*Excerpt provided*:
BEGIN
THE National Lottery Community Fund, the largest funder of community activity in the UK, is pleased to announce that from 28th June, grassroots charities and community groups tackling loneliness in England will be able to apply for a share of £2 million of National Lottery funding to support their work.
The funding is made available through the second round of the Local Connections Fund, a joint £4 million funding programme from the Government’s Department for Digital, Culture, Media & Sport (DCMS) and The National Lottery Community Fund. The fund was set up to give small community groups with an income of less than £50,000 the support needed to tackle loneliness and isolation by helping people feel more connected.
The first round of Local Connections funding, a £2 million investment from DCMS, which opened in January, reached more than 850 community groups across England, with a focus on keeping people connected remotely while lockdown restrictions were in place.
The second round of funding will be used to fund hundreds of microgrants between £300 – £2,500. These will enable local activities to become more accessible and reach people who may be less likely to attend traditional clubs and societies. The funding will focus on supporting community projects to bring people together – where possible and safe to do so – in face to face settings.
Loneliness is a big concern. According to The National Lottery Community Fund’s most recent Community Research Index (a survey of more than 7,000 people across the UK), almost half of respondents (47%) say that tackling loneliness and isolation is an important priority for the year ahead. At the same time, recent research reveals that the number of people in the UK feeling “often” or “always” lonely has jumped by more than a million since last year – from 2.6 million to 3.7 million.
Through this programme and other partnerships such as The Building Connections Fund, DCMS, and The National Lottery Community Fund are working together to help prevent loneliness, strengthen our communities, and improve people’s lives.
Blondel Cluff CBE, Chair of The National Lottery Community Fund, said:
“Loneliness affects people of all ages and from all walks of life, and we know that, because of the pandemic, many people are experiencing isolation for the very first time. The first round of Local Connections funding demonstrated the huge impact that small grants can have when tackling loneliness at a local level, empowering organisations to make a change in their communities.
END
*Task to complete*: Continue the announcement about the Local Connections Fund from the point where it stops.

*Information supplied*:
BEGIN
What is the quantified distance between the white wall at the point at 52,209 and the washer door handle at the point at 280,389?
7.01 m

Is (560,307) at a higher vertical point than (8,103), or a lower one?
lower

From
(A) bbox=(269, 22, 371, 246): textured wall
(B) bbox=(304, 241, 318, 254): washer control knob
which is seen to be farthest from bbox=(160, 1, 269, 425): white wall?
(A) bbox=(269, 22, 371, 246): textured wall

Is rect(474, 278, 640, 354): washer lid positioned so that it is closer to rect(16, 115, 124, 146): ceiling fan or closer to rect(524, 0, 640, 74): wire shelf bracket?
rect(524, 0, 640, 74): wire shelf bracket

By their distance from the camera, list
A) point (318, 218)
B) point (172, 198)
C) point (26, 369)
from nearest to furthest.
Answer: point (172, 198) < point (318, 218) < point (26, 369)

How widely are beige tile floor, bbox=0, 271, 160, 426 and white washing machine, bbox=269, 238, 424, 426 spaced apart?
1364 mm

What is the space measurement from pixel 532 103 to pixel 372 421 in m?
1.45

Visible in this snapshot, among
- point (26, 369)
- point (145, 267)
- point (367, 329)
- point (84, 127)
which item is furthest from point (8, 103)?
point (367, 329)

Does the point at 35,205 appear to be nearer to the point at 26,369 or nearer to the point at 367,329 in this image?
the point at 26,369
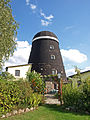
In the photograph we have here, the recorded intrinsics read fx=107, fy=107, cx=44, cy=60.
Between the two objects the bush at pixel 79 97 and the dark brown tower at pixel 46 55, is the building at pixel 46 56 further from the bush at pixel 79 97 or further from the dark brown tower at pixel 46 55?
the bush at pixel 79 97

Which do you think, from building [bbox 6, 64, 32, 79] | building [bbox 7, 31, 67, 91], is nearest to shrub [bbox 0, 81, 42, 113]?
building [bbox 6, 64, 32, 79]

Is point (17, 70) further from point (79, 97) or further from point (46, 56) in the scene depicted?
point (79, 97)

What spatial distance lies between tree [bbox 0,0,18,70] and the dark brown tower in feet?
53.3

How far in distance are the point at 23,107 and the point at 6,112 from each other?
51.4 inches

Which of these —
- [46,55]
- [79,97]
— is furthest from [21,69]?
[79,97]

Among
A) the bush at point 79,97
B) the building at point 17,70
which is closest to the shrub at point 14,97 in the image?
the bush at point 79,97

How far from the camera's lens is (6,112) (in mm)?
6293

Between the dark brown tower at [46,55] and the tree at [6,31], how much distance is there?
53.3ft

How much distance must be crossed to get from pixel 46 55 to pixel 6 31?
723 inches

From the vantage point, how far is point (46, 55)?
27203 mm

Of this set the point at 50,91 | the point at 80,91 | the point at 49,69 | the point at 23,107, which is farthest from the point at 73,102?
the point at 49,69

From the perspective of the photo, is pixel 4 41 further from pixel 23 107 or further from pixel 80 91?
pixel 80 91

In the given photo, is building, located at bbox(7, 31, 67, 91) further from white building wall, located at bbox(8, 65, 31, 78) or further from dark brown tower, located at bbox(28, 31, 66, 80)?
white building wall, located at bbox(8, 65, 31, 78)

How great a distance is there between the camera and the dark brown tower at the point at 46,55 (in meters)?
25.9
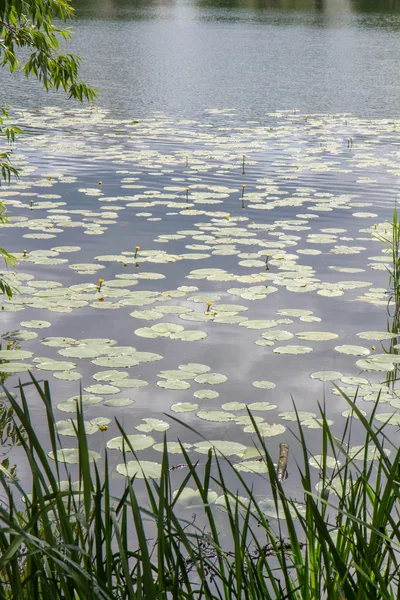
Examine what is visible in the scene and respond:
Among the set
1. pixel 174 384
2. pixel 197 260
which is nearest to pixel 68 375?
pixel 174 384

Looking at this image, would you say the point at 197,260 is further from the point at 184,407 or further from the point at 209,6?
the point at 209,6

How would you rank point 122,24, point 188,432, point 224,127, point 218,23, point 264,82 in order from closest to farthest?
point 188,432 → point 224,127 → point 264,82 → point 122,24 → point 218,23

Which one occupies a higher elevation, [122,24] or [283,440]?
[122,24]

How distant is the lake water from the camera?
316 cm

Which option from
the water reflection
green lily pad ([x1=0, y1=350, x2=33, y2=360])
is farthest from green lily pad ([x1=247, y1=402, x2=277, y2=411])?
the water reflection

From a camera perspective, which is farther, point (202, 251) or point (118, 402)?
point (202, 251)

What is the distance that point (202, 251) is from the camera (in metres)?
4.98

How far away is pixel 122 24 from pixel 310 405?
22692 millimetres

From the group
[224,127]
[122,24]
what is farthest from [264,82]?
[122,24]

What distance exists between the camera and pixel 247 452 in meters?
2.65

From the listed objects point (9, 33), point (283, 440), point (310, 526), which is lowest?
point (283, 440)

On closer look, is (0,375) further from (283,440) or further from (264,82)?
(264,82)

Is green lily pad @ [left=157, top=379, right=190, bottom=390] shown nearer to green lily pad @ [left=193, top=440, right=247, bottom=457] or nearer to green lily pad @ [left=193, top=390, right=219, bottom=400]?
→ green lily pad @ [left=193, top=390, right=219, bottom=400]

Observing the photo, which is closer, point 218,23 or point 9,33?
END
*Response to this exercise*:
“Thanks to National Lottery players, we are now able to award £2 million to support hundreds of other organisations and communities across the country, and we are proud to be working alongside Government to encourage people to tackle loneliness and build social connections.”
Minister for Loneliness, Baroness Barran, said:
“As lockdown restrictions continue to ease, it’s critical to remember that for many people, loneliness will not simply go away, which is why the government is committed to continuing to tackle loneliness.
“Following the first round of the Local Connections Fund, I was delighted to see some of the inspiring ways organisations brought people together in local communities, enabling them to make connections whilst doing things they enjoy.
“I look forward to seeing how the second round of funding enables more local organisations to tackle loneliness in communities across the country as we continue to work towards our goal of ending the loneliness that has blighted so many lives.”
Any community groups and charities that received a Local Connections Fund grant during the first round of funding will not be eligible to apply for funding during the second round of applications. For more information on the Local Connections Fund, including eligibility, how to apply and key dates, please visit the Local Connections Fund webpage at www.tnlcommunityfund.org.uk/funding/programmes/local-connections-fund.
Thanks to National Lottery players, £30 million is raised every week for the UK’s good causes, and £41 billion has been distributed to 565,000 good causes across the UK since 1994.